The second thing people miss: audit trail. Every tool call needs a log line with who-when-what-why (tool name, arguments, caller identity, conversation ID). When someone asks in six months “who deleted invoice #12345,” you'd better have the answer in less than two days.

5. How do we know it's working?

The last question — and paradoxically the most underestimated. An MCP server isn't a REST API with deterministic semantics. Every tool call depends on how the model interpreted the user message. “It works” isn't something you read off unit tests.

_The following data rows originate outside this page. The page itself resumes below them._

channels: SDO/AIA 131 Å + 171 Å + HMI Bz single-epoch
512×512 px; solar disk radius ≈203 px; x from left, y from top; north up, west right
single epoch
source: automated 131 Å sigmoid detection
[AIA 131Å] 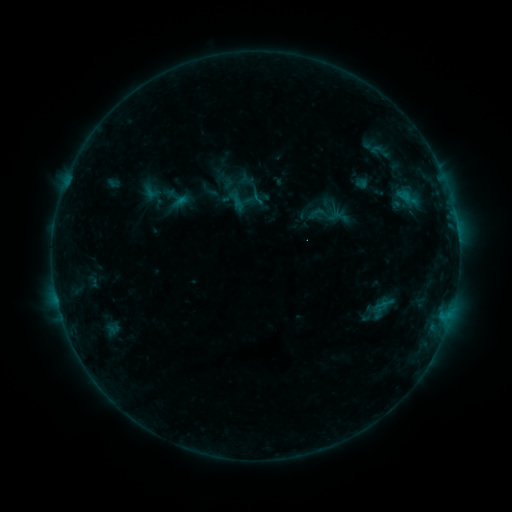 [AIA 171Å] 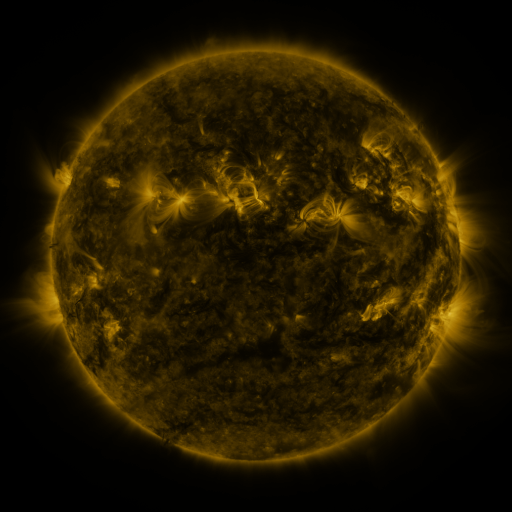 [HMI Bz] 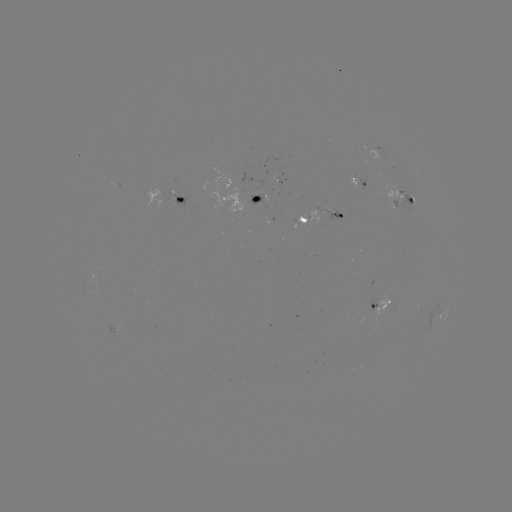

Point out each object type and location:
sigmoid: (325, 214)
sigmoid: (384, 306)
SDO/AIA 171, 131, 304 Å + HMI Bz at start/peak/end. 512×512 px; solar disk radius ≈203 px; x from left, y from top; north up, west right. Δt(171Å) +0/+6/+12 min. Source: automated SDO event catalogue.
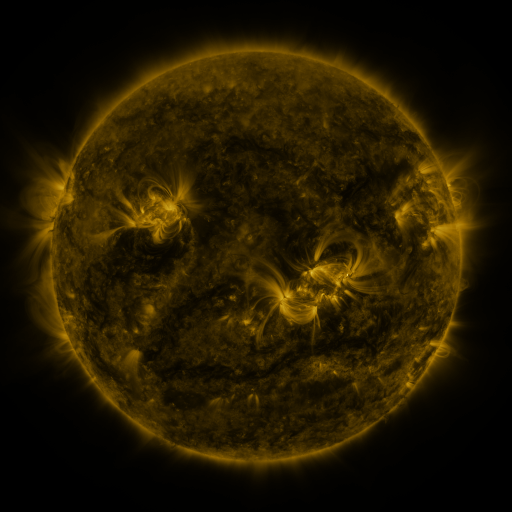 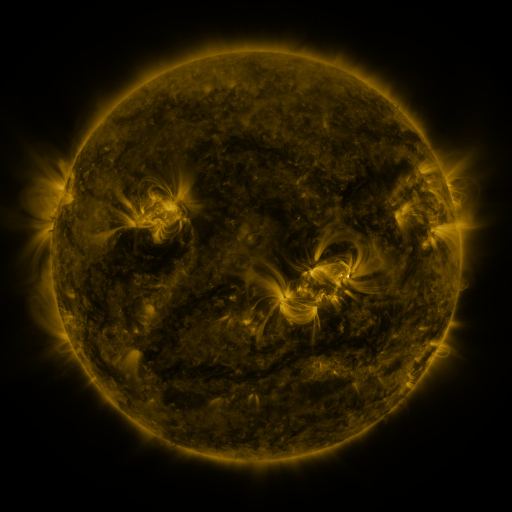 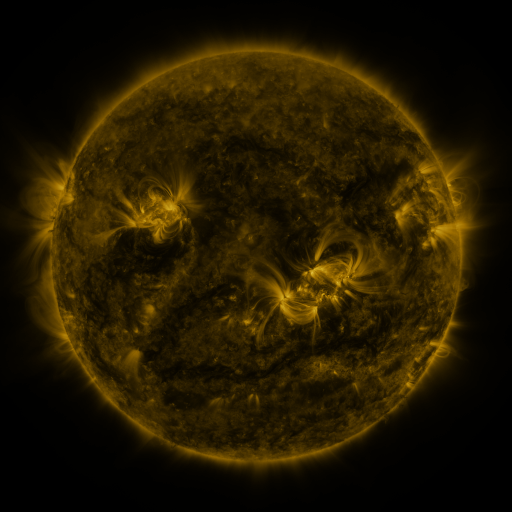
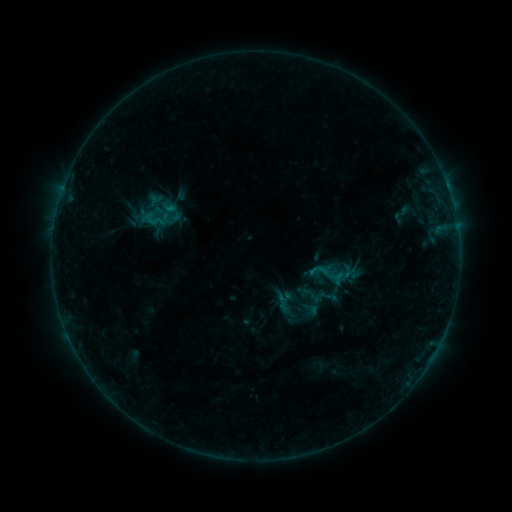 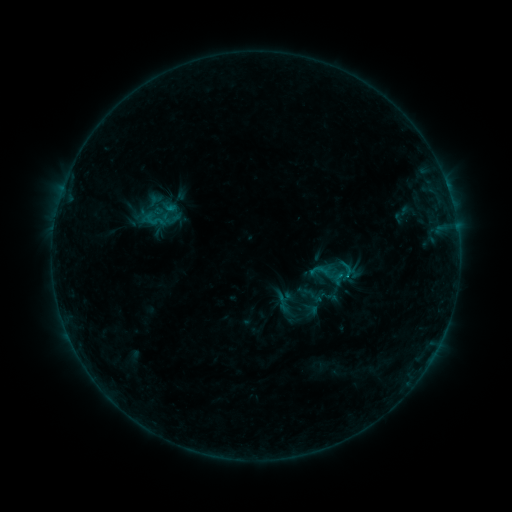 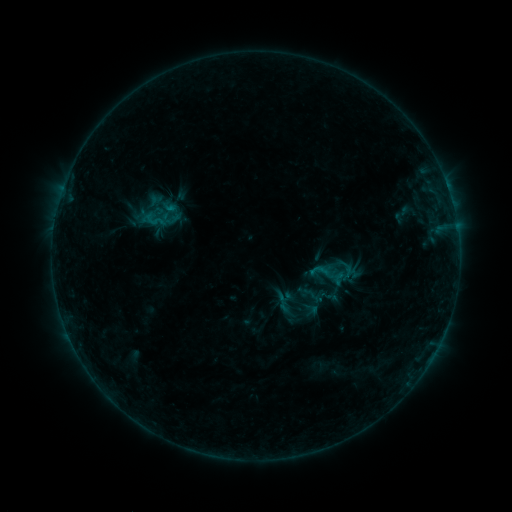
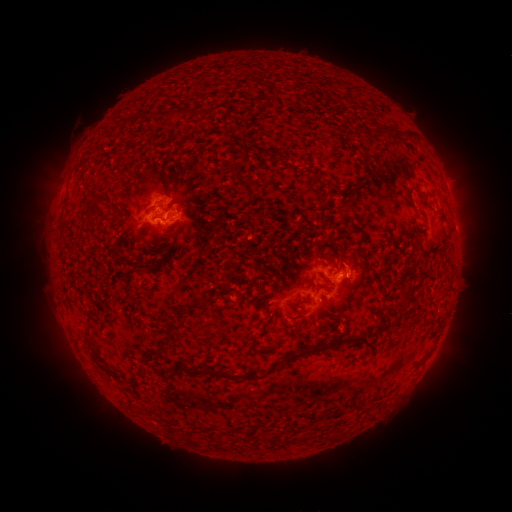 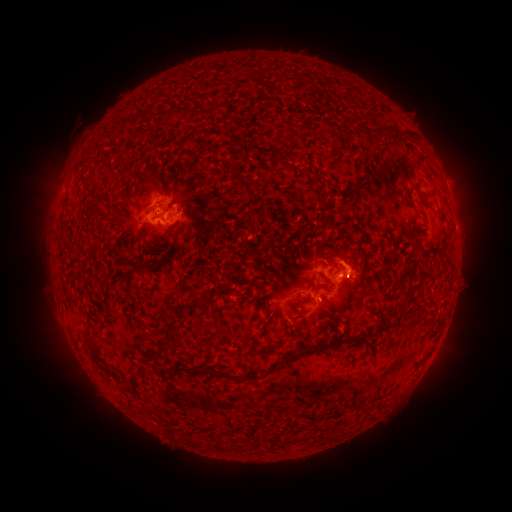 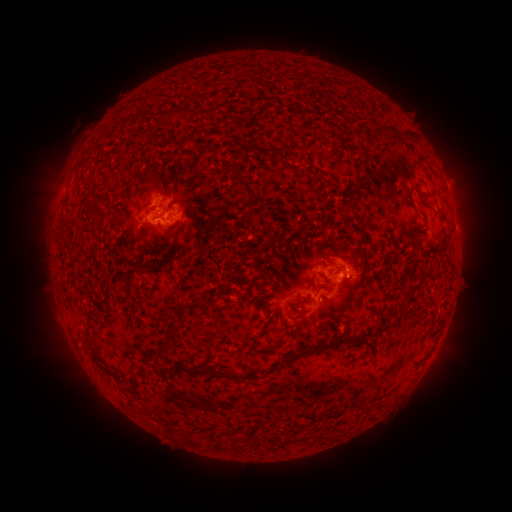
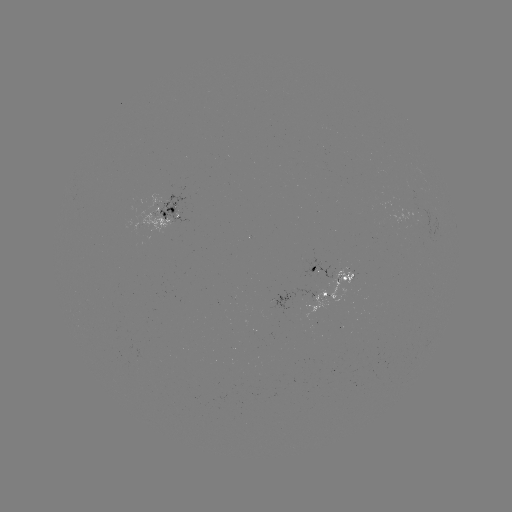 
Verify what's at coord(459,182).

What we measure (or at least plan to measure before it goes live):

  • Tool selection accuracy: a tracked set of user prompts where we know which tool was the right call. % of correct selections across prompt and model versions.
  • Latency per turn: tokens aren't free and every tool hop extends the response. A per-conversation budget is the thing to set and track.
  • Safe failure: what happens when the model gets nonsense input? Does it return an error, or start hallucinating tool calls? The latter is a bug.
  • Human oversight rate: what % of write operations got approved vs. rejected? If 100% approved, your human-in-the-loop is likely theater.

Without an evals set your MCP server isn't different from every AI demo someone showed off and then went silent on for a year.

A precedent question: do we still build admin UIs?

One question this work pushes to the surface: if an MCP server covers the workflows an in-app admin dashboard would otherwise handle, is it even worth building the admin UI for humans anymore?

The honest answer: we ask this again on every project. Admin UIs are ergonomically strong for tasks a human does a hundred times a week — bulk operations, visual tables, snap filtering. LLMs lose that ergonomics. They excel where the task is infrequent but requires broad context (write a summary, prepare a draft, join three systems, explain an unusual state).

In practice: for some categories of internal operations — reporting, customer onboarding, incident response, per-ticket data analysis — MCP + chat beats a custom React admin. For others (daily ops, high-volume manual steps, metrics dashboards) the reverse holds. Decide on frequency and task ergonomics, not on what's trendy right now.

Watch out for one trap: a chat interface removes the direct visibility of system state. A traditional admin UI shows you “this exists.” A chat only shows what you asked for. If chat is the only way in, parts of the system state will quietly drop out of operational awareness until someone points them out. In design you then want the MCP server to also expose “overview” resources that Claude walks through as part of a routine daily prompt — and flags anomalies on its own.

Where next

At Codedock this is what our current pipeline is built on — the prototypes run internally, the methodology crystallizes from individual findings, and the first production client project launches in the next few weeks. It's domain-specific (skipping details for now), but we had all five questions answered before a line of server code got written.

If you're weighing MCP in an enterprise context, one thing worth holding onto: in 80% of cases a simple tool built around one workflow beats a generic “AI sees everything” server. The latter is impressive in a demo and useless in production.